Un jugement tant attendu
Le tribunal judiciaire doit indiquer ce lundi s’il contraint le groupe Servier à payer des dommages et intérêts
Les juges ont pris près de neuf mois pour réfléchir et motiver leur décision. Le tribunal judiciaire de Paris va rendre son jugement, ce lundi, dans l’affaire du scandale sanitaire dit du Mediator.

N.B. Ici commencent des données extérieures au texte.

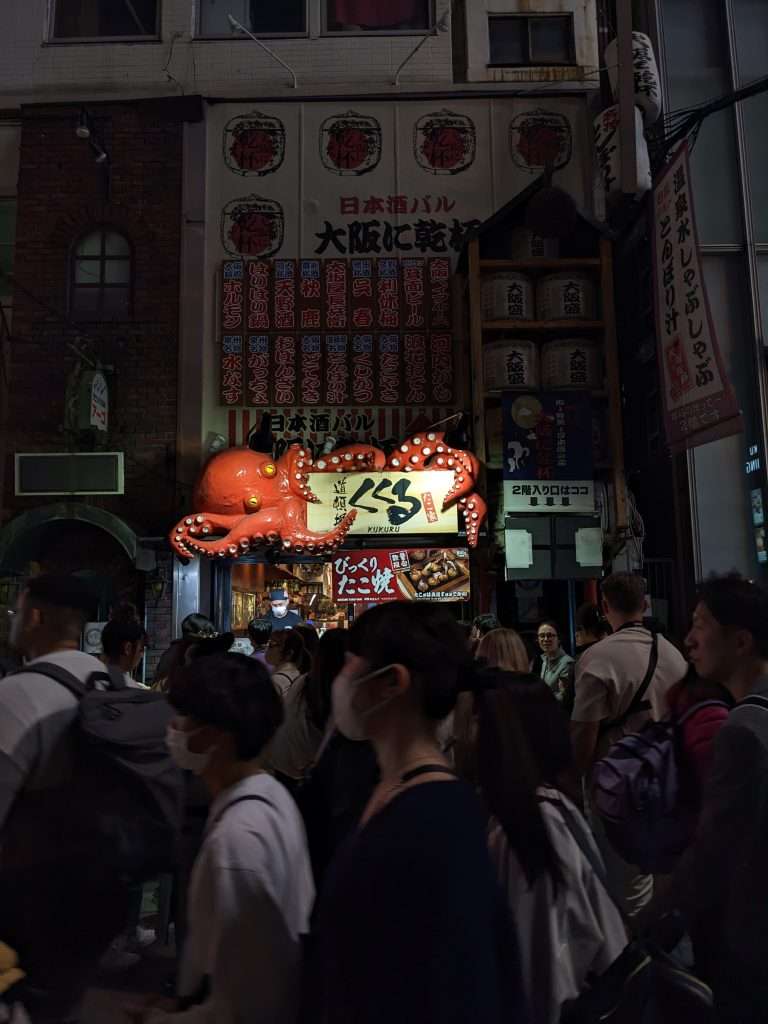 Japan Itinerary for First Time Travellers, Best Japan Itinerary for First-Time Travellers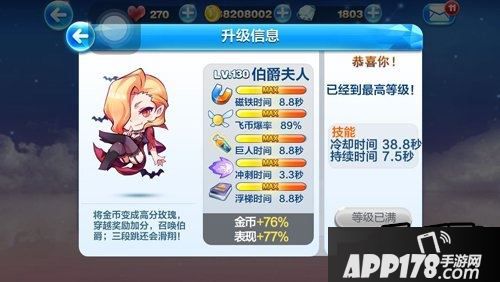 天天酷跑伯爵夫人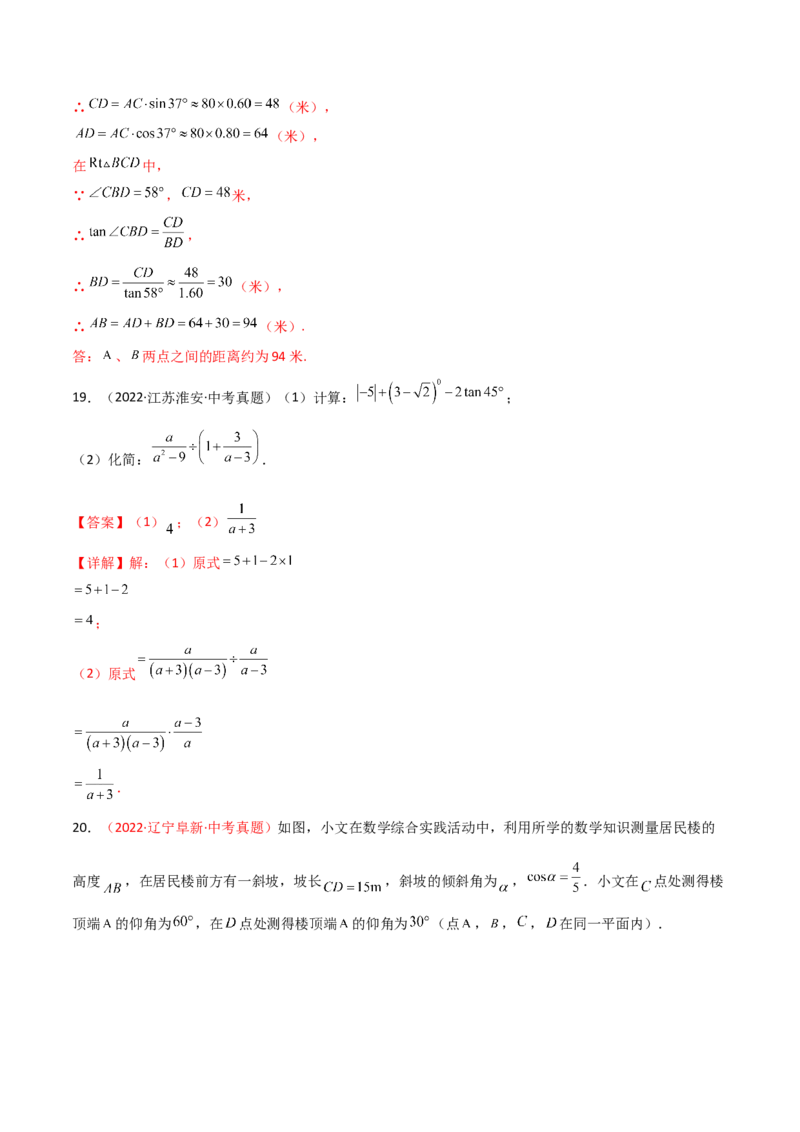 第二十八章锐角三角函数（B卷&middot;能力提升练）（解析版）(1)_3初中数学课件教案人教版PPT_9下-初中数学人教版_06习题试卷_2单元测试_单元测试（第1套）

Pour sanctionner le « choix cynique » d’un laboratoire ayant privilégié « ses intérêts financiers », le parquet de Paris a requis dans cette affaire plus de 8 millions d’euros d’amende contre le groupe Servier et trois ans de prison ferme contre son ex-no 2, Jean-Philippe Seta, l’ancien bras droit de Jacques Servier, décédé en 2014.
Déni de bonne foi
Tout au long de son réquisitoire livré sur deux jours, la procureure Aude Le Guilcher avait dénoncé les «manipulations, dissimulations, manoeuvres du groupe» pour cacher les propriétés anorexigènes du Mediator (lire l’encadré) et maintenir « coûte que coûte » sur le marché ce médicament remboursé par l’assurance-maladie. «La vraie question, la seule qui se pose, c’est comment cela a-t-il été possible?», a interrogé Hervé Témime, l’un des avocats du laboratoire lors de l’audience. Avant d’expliquer que Jacques Servier, même après la révélation du scandale, était dans le déni de bonne foi. « Il était profondément convaincu des bienfaits du Mediator. Il y croyait.» Au-delà de la décision pénale, la décision civile est très attendue par les quelque 5000 victimes qui se sont constituées parties civiles dans le volet de la procédure consacré à la «tromperie aggravée». Au titre du préjudice moral, elles réclament chacune 100000 € de dommages et intérêts. «Les amendes requises par le parquet ne représentent qu’un ou deux jours de chiffre d’affaires pour le laboratoire Servier, analyse Charles Joseph-Oudin, l’un des avocats de victime. Mais si le tribunal nous accorde les dommages et intérêts réclamés, Servier devra verser quasiment 500 millions d’euros.» Et même près du double si le tribunal accorde les 450 millions d’euros réclamés par une centaine de caisses d’assurance-maladie qui ont pris en charge le remboursement du Mediator quand il était commercialisé.